Google Wave OT is basically based on the algorithm given by Jupiter System [dOPT algorithm]. Having a simple and efficient server is important in making wave’s reliable and scalable. With this goal, Google’s Operational Transformation algorithm modifies the basic theory of OT by requiring the client to wait for acknowledgement [ACKs] (In the second post, I have explained Client — Server Acknowledgement approach) from the server before sending more operations. When a server acknowledges a client’s operation, it means the server has transformed the client’s operation, applied it to the server’s copy of the wavelet and broadcast the transformed operation to all other connected clients. While the client is waiting for the acknowledgement, it caches operations produced locally and sends them in bulk later.

With the addition of acknowledgements, a client can infer the server’s OT path. By having this, the client can send operations to the server that are always on the server’s OT path.

This has the important benefit that the server only needs to have a single state space, which is the history of operations it has applied. When it receives a client’s operation, it only needs to transform the operation against the operation history, apply the transformed operation, and then broadcast it. This source of truth also forces the client to wait for the server to acknowledge the operation that the client has just sent which would mean that the client always stays on the server’s OT path. This would help in keeping a single history of operations without actually having to keep a mirror of the state for each client that is connected. That would eventually mean the number of clients that are connected to the server would have only one single copy of the document on the server. One trade-off of this change is that a client will see chunks of operations (accumulated batch operations) from another client in intervals of approximately one round trip time to the other client.

Google Wave OT solves most of the flaws by its Acknowledge command and by strictly limiting the number of participants in communication to two. If the number of clients were increased to three, 17% of the time, conflicts arose. However, there is one flaw that might have slipped through, which is intention preservation.
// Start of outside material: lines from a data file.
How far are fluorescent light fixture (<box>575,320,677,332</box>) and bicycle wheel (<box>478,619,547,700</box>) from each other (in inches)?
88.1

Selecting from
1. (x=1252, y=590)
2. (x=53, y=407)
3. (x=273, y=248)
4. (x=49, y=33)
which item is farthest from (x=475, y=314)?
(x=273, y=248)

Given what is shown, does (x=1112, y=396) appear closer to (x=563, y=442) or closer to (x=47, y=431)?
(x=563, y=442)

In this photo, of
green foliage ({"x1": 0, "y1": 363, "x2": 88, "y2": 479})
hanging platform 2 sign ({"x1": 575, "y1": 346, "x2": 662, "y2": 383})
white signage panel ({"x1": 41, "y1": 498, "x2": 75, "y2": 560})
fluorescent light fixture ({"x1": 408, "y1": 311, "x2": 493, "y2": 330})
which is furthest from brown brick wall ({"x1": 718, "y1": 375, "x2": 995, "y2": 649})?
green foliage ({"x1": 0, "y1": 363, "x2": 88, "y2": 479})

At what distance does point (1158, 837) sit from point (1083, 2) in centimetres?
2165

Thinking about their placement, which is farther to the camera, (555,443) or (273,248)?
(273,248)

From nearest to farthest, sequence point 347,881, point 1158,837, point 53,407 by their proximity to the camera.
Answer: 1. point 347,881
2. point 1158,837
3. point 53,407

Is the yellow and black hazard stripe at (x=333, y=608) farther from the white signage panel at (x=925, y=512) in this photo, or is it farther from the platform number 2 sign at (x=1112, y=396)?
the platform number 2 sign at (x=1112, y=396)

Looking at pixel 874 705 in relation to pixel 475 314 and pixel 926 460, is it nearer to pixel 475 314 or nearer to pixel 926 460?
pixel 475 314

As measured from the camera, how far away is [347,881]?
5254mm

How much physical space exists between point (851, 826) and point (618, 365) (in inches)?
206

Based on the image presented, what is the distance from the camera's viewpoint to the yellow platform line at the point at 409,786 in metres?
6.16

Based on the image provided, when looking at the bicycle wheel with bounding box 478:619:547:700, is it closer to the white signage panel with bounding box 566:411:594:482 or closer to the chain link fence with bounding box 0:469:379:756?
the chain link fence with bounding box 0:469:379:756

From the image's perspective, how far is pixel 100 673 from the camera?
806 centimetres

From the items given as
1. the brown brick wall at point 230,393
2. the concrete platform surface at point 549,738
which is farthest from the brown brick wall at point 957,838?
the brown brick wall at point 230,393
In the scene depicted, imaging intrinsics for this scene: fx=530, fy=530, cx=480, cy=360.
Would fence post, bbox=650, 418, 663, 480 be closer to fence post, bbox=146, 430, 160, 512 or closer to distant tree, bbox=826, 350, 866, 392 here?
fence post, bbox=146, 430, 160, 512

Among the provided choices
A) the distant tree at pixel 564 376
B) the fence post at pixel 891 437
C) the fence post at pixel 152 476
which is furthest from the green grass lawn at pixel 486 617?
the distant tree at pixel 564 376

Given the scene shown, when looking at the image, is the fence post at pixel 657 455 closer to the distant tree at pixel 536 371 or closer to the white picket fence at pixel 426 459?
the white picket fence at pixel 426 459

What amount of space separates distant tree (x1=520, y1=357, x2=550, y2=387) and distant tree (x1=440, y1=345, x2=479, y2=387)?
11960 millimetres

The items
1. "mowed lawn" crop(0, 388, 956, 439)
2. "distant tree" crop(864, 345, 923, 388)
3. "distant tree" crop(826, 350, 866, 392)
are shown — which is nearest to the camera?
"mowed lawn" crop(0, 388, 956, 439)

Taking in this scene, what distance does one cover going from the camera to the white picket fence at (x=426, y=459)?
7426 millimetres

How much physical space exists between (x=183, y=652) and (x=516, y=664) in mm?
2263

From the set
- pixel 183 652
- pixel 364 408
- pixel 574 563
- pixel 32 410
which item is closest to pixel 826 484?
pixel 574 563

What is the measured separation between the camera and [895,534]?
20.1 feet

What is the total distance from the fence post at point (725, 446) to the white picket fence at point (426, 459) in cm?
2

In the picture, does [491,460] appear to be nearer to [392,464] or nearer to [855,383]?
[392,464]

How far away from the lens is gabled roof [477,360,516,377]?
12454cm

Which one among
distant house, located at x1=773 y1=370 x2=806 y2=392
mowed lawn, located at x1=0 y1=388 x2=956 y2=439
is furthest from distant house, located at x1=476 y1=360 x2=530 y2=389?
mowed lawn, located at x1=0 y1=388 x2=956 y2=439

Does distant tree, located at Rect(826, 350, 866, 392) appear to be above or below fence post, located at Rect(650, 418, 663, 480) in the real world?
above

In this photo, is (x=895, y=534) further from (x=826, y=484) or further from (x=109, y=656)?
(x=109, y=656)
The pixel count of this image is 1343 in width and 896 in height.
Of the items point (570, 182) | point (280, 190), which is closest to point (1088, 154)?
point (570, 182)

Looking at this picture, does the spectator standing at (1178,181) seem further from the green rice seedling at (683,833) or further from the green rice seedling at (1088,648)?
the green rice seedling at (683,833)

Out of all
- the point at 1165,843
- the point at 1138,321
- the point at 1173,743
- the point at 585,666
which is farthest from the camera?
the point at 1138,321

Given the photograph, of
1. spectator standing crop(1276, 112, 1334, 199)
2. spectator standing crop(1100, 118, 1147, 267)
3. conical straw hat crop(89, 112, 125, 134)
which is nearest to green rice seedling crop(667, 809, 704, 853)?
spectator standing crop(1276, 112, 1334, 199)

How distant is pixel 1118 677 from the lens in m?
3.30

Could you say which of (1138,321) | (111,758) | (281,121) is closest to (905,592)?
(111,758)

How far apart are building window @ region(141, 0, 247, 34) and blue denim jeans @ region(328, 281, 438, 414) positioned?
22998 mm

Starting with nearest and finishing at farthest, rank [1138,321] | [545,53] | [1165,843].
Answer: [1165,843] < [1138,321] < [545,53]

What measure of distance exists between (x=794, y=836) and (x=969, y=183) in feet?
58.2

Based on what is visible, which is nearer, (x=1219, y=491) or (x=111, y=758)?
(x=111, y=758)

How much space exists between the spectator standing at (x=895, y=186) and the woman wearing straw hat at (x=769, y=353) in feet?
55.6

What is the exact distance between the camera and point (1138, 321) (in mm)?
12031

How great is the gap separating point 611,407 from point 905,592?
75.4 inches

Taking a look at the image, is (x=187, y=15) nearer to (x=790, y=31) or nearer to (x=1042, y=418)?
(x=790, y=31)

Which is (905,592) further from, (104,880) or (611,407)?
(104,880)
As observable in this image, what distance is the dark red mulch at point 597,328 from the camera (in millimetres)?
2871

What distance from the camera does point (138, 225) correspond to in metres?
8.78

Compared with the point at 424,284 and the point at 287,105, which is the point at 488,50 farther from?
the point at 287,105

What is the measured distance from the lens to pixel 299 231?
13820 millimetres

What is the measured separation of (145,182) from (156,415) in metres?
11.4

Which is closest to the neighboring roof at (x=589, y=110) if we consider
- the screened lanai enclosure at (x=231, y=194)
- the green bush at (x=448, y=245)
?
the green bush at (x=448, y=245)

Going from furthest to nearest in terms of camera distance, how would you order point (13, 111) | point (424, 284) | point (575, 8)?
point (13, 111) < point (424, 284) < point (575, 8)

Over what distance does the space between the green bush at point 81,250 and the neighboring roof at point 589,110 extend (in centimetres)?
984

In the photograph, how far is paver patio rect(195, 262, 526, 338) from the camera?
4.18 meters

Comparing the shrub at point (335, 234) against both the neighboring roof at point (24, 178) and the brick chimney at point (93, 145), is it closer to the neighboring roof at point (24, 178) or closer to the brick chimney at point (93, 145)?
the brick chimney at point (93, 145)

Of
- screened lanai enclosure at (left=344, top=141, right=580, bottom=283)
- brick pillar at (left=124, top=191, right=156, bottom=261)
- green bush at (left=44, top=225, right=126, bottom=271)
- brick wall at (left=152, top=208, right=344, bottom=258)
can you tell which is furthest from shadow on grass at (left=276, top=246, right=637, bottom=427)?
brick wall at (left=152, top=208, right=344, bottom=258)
The viable solution would be to incorporate Context based OT with Google wave OT, since COT would be able to provide a better intention preservation. Also, COT algorithm is not based on when the operation arrives at different places but in what context [CV(O)] the original operation was executed in. Therefore at each site when Oi arrives a comparison will be made with Oi’s context vector and the site’s own document state.

Also, note that not all Operational Transformation approaches has been taken into considerations. I have merely listed those which I believed are the most significant ones.

I would also be researching and writing another post on why Google Wave OT failed in practice by using whatever source code provided by Google implementing a test to prove that Waves OT fails to preserve true intention in practice. Also, I may perform a benchmarking with COT and Google Wave together to know if really COT can be incorporated with Google Wave’s OT.